Разговоры на песке. Как аборигенное мышление может спасти мир - Тайсон Янкапорта
Впрочем, о камнях я знаю немного. Мне привычнее открытые саванны и бушленды, поросшие сухими склерофитами, а в моем Месте историй есть только один камень, который перемещается по своей воле и оказывается в разном положении каждый раз, когда ты его видишь. Он родом из Азии, его принес циклон, и он так и не угомонился и не зажил медленной жизнью, как прочие камни. Поэтому мне нужно поговорить с кем-то, кто действительно понимает, как работает камень. По своему обыкновению я обращаюсь за самым глубоким знанием к обладателю самой маргинальной точки зрения. Я говорю с юным тасманийским аборигеном по имени Макс.
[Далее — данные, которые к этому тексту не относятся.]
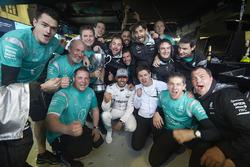 Переможець гонки Льюїс Хемілтон, Mercedes AMG F1 святкує разом із командою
У Макса серебристо-белые волосы и алебастровая кожа. Он смотрит и говорит так, как если бы ему было привычнее ездить верхом на драконе, а не на объезженной лошади. Он настоящий нерд, помнит сотни цифр после запятой числа пи без особой на то необходимости, считает, что владеет боевыми искусствами гораздо лучше, чем на самом деле, и обладает энциклопедическими познаниями об эльфах, хоббитах и супергероях. Он также может писать такие песни на языке своих предков, от которых у меня наворачиваются слезы.
Мы с ним много занимались традиционной борьбой, в которой раньше использовались каменные ножи. По правилам боя, удары противнику можно наносить только по рукам, плечам или спине (это очень трудно), а в конце схватки победитель, как ни странно, должен получить те же порезы, что и проигравший, чтобы ни у кого не осталось обиды. Довольно трудно порезать кому-то спину каменным ножом, когда он пытается сделать то же самое с тобой, но это становится еще труднее, когда ты знаешь, что с каждым ударом ты на самом деле наносишь порезы самому себе. Разговаривая после этих схваток, мы пришли к выводу, что такая разновидность боя заставляет тебя понять точку зрения врага и в конце вы уже не можете быть противниками, потому что вас связывает уважение друг к другу и взаимопонимание. Это еще один урок от камня – но как его применять сегодня? Похоже, тут открывается отличная возможность провести мысленный эксперимент.
На мой взгляд, если бы вы решили взять современную экономику, которая зависит от постоянной войны, и попытались сделать ее устойчивой, вы могли бы начать с введения подобных правил ведения боя. Но в модели с каменным ножом враги представляют собой невозобновляемый ресурс, который рано или поздно будет исчерпан. Для военной машины было бы совершенно непрактично, если бы каждый уважал все точки зрения. Возможно, здесь достаточно позаимствовать ту простую мудрость, что большинству молодых людей нужно нечто большее, чем тренинги осознанности, чтобы побороть ужасающий нарциссизм, охватывающий их, как только у них отрастают яйца. Быть может, тогда из них не вырастут мужчины, которые первым делом устраивают войны.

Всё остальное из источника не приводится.